The biggest problem we have in the Goulburn Valley in regional Victoria when it comes to horticulture, which happens to be a seasonal occupation, is obviously that there's going to be an area where we do have really high demands at certain times of the year and where we have very few Australians prepared to do the job. The opportunity to fill that labour with backpackers, seasonal worker programs or the range of other agricultural visas that we need is simply common sense. If you want to fight this, then you're going to be fighting Australian families. You're going to be fighting Australian businesses. The Labor Party is picking a war with these Australian families and Australian businesses.
When the migrants come out here, whether they be backpackers or seasonal workers, they're here for a short while, and they want to make as much money as they can. They want to pick fruit for not 38 hours a week. They want to work picking fruit and packing fruit for 50 or 60 hours. They get a casual rate, which is above the rate of a permanent worker. So they get a casual rate which has penalties built it into and easily the vast majority of them are happy to work at this casual rate for 50 hours. However, they are simply not allowed to work more than 38 hours unless they go on time-and-a-half or double-time.

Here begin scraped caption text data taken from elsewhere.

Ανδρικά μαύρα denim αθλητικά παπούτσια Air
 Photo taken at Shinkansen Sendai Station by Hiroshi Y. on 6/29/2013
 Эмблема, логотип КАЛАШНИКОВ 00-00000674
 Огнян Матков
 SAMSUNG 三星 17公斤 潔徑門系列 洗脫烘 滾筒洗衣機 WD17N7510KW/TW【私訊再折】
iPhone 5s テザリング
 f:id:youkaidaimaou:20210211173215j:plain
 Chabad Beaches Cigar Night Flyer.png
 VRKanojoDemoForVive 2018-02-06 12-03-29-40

So that is an absolute situation when you are trying to grow the economy in the regions. They are being held back by the Labor Party. The Labor Party's way of trying to fix this is simply to go to those Australian businesses and tax them more. If you look at what the Australian Labor Party currently have as a way of taking the economy forward, it is $38 billion worth of extra taxes a year than what we currently have. That $38 billion roughly works out to an extra $100 million worth of tax every day. So the Labor Party, if they had had the opportunity to be in government, would have taxed Australians $100 million extra yesterday. They'd be taxing Australians an extra $100 million today and another $100 million tomorrow. It wouldn't take long for $100 million in additional taxes every day to find its way to affect each and every Australians' pocket. This is not something that is going to affect somebody else. If Labor have this high-taxing, high-spending approach to somehow or other running government, running Australia as a nation and running the Australian nation as a business, this extra $100 million a day is going to be coming after you as an Australian. As a working Australian, you must always be aware that this $38 billion of additional taxes that the Labor Party are still trumpeting as the way to run this country is $100 million for each and every day of the calendar year. They'll be coming after you if they get the chance.